Paul Éluard, « La nuit n’est jamais complète », in Derniers poèmes d’amour, 1963
La nuit n’est jamais complète.
Il y a toujours puisque je le dis,
Puisque je l’affirme,
Au bout du chagrin,
une fenêtre ouverte,
une fenêtre éclairée.
Il y a toujours un rêve qui veille,
désir à combler,
faim à satisfaire,
un cœur généreux,
une main tendue,
une main ouverte,
des yeux attentifs,
une vie : la vie à se partager.


Khalil Gibran, Le Prophète, "Le secret de la mort"
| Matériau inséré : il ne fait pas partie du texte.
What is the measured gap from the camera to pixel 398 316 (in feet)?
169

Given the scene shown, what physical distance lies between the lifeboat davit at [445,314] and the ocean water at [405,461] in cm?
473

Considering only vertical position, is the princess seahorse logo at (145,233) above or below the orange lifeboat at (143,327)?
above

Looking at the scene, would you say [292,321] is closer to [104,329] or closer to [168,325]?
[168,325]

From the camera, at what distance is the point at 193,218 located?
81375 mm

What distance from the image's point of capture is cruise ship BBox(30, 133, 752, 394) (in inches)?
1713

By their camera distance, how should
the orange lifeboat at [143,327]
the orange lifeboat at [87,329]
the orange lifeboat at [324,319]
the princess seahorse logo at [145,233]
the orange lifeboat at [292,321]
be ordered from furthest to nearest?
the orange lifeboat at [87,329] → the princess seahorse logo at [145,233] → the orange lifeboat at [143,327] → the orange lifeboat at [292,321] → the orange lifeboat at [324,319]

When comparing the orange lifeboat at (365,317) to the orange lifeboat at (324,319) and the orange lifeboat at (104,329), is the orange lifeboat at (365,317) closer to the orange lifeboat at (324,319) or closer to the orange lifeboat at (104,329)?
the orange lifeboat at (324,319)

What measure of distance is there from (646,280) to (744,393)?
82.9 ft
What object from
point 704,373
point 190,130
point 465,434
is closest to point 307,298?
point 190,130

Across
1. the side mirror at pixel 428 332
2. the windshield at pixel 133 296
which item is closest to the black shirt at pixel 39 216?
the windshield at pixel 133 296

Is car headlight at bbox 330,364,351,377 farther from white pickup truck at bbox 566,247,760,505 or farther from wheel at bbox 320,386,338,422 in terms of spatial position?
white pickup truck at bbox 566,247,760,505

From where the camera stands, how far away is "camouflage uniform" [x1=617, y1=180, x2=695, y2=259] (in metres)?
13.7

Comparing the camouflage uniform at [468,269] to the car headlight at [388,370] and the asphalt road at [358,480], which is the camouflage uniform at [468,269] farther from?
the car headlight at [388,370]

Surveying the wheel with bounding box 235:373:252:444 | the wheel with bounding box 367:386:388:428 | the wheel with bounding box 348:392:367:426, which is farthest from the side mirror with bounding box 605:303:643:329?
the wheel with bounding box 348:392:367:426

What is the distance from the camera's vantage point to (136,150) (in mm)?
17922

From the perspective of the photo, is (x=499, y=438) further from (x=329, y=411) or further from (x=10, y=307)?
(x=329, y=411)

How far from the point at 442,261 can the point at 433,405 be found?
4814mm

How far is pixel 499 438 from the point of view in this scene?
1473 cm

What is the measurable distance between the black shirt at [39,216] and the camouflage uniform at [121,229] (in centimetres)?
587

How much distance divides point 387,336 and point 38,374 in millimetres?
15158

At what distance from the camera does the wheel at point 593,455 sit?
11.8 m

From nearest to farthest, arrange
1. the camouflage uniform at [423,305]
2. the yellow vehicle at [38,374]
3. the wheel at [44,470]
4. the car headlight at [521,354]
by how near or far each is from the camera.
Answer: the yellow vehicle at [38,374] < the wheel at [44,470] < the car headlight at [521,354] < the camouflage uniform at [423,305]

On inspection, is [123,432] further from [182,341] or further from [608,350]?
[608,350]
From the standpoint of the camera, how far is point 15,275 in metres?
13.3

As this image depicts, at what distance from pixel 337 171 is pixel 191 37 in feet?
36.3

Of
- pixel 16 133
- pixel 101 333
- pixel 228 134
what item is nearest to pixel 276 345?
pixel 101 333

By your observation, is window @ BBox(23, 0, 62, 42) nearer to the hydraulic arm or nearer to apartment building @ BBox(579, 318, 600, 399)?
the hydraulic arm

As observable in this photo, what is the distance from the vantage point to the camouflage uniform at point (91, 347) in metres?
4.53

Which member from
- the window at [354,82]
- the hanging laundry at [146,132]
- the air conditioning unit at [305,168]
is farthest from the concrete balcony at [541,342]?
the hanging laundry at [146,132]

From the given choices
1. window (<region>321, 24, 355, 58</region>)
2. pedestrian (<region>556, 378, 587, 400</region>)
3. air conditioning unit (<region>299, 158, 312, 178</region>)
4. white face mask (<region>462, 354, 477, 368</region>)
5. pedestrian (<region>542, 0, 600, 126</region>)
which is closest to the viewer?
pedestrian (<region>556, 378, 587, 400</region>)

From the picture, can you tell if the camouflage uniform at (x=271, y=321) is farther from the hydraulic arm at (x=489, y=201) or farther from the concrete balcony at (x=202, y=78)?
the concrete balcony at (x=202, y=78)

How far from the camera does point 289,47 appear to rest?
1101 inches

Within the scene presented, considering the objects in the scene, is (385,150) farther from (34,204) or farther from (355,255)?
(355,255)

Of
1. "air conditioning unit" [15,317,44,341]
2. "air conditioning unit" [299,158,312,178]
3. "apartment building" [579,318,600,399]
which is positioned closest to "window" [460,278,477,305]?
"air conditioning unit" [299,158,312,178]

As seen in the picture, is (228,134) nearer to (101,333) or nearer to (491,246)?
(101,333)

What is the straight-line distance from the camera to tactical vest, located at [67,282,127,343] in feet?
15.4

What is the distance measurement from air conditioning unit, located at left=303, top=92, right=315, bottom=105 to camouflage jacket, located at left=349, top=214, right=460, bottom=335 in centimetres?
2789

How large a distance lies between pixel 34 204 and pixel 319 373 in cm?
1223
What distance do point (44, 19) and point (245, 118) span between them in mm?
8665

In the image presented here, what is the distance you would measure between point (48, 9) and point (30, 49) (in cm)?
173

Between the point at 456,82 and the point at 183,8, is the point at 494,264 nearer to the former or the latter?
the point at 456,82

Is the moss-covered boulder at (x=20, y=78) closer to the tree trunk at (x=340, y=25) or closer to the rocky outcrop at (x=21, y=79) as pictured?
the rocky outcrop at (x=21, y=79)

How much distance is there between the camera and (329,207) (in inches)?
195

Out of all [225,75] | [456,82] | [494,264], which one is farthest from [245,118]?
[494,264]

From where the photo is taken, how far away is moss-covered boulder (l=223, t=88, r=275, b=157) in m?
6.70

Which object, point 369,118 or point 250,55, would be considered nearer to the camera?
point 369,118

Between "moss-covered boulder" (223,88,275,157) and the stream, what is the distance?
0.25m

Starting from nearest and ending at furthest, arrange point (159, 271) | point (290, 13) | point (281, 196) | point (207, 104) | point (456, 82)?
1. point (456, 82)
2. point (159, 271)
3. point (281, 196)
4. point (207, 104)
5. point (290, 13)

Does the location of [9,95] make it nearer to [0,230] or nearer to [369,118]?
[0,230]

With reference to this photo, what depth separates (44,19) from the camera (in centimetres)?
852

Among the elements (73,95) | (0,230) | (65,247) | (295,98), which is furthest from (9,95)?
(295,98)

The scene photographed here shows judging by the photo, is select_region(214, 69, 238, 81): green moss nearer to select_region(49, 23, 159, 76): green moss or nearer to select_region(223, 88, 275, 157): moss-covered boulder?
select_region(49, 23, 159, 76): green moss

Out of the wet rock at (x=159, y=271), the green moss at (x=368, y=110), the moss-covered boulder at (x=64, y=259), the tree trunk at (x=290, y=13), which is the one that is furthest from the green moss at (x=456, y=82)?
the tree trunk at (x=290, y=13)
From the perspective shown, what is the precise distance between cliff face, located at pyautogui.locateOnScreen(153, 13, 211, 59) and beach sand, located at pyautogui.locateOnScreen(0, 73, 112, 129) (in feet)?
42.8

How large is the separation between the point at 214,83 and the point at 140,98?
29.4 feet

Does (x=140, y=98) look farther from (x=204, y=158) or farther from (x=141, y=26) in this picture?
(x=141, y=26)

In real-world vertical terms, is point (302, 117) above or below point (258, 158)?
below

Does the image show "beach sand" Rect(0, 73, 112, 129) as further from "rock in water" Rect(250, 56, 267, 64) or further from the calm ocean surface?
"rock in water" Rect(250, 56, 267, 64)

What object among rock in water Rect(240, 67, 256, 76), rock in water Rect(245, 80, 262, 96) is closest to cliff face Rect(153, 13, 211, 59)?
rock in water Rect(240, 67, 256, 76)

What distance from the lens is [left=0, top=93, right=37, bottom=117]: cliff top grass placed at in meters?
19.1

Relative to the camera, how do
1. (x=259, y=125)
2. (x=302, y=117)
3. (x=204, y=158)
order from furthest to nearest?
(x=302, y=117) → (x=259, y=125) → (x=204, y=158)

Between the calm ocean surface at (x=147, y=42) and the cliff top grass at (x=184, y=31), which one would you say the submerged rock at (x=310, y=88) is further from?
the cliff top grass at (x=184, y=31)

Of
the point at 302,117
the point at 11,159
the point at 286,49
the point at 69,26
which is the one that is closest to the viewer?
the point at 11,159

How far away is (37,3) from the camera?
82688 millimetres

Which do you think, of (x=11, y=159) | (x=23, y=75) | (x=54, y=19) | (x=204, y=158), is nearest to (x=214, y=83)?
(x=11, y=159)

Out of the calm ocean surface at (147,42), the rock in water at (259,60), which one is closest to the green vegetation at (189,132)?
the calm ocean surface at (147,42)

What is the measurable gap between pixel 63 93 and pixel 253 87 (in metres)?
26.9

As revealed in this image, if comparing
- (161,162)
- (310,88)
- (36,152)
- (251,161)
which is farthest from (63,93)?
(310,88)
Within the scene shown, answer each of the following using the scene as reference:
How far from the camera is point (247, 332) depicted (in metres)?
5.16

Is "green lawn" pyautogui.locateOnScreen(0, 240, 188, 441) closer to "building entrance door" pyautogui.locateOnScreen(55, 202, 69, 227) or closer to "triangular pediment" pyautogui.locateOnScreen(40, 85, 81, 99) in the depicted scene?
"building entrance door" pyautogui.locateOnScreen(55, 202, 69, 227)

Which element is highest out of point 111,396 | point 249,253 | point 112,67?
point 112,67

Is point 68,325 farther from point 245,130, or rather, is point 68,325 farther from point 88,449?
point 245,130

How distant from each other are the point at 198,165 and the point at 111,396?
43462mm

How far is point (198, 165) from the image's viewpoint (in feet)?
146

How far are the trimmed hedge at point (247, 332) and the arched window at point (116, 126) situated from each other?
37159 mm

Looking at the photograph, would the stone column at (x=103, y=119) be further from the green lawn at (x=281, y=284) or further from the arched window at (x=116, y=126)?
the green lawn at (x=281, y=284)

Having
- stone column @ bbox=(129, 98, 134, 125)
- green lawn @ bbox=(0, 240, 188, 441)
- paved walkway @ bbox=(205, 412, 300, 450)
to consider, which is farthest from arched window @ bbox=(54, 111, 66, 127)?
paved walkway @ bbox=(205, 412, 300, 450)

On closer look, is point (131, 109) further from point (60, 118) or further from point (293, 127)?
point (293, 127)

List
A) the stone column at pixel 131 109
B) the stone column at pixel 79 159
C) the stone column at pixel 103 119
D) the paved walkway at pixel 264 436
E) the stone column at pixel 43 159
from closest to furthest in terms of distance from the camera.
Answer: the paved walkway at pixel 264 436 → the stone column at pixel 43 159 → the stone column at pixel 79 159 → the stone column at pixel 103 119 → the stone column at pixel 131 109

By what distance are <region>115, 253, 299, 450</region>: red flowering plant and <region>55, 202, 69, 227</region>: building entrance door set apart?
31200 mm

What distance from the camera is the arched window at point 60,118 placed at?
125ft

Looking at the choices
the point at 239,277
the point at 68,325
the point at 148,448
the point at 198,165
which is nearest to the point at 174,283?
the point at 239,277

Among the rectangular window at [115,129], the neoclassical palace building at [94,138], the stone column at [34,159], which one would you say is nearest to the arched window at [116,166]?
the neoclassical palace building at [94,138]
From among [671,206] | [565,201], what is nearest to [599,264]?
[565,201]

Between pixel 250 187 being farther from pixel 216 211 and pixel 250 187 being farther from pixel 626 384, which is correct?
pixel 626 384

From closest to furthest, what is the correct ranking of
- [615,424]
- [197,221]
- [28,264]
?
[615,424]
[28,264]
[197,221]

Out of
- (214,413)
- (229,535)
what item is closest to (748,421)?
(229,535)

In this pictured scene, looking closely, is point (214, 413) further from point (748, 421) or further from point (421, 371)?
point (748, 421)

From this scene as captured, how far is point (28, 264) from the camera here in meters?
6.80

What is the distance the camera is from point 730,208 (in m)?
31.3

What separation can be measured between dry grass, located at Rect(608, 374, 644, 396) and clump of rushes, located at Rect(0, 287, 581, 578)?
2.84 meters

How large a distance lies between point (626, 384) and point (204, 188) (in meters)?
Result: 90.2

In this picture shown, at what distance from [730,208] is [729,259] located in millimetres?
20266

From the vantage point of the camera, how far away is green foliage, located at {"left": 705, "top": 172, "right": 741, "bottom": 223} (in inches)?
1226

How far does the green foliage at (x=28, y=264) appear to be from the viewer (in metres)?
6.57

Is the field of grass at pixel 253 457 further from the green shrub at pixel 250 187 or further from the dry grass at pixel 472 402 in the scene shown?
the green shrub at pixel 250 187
Alors, Almitra parla, disant, Nous voudrions maintenant vous questionner sur la Mort. Et il dit : Vous voudriez connaître le secret de la mort. Mais comment le trouverez-vous sinon en le cherchant dans le cœur de la vie ? La chouette dont les yeux faits pour la nuit sont aveugles au jour ne peut dévoiler le mystère de la lumière. Si vous voulez vraiment contempler l’esprit de la mort, ouvrez amplement votre cœur au corps de la vie. Car la vie et la mort sont un, de même que le fleuve et l’océan sont un. Dans la profondeur de vos espoirs et de vos désirs repose votre silencieuse connaissance de l’au-delà ; Et tels les grains rêvant sous la neige, votre cœur rêve au printemps. Fiez-vous aux rêves, car en eux est cachée la porte de l’éternité. Votre peur de la mort n’est que le frisson du berger lorsqu’il se tient devant le roi dont la main va se poser sur lui pour l’honorer. Le berger ne se réjouit-il pas sous son tremblement, de ce qu’il portera l’insigne du roi ? Pourtant n’est-il pas plus conscient de son tremblement ? Car qu’est-ce que mourir sinon se tenir nu dans le vent et se fondre dans le soleil ? Et qu’est-ce que cesser de respirer, sinon libérer le souffle de ses marées inquiètes, pour qu’il puisse s’élever et se dilater et rechercher Dieu sans entraves ? C’est seulement lorsque vous boirez à la rivière du silence que vous chanterez vraiment. Et quand vous aurez atteint le sommet de la montagne, vous commencerez enfin à monter. Et lorsque la terre réclamera vos membres, alors vous danserez vraiment.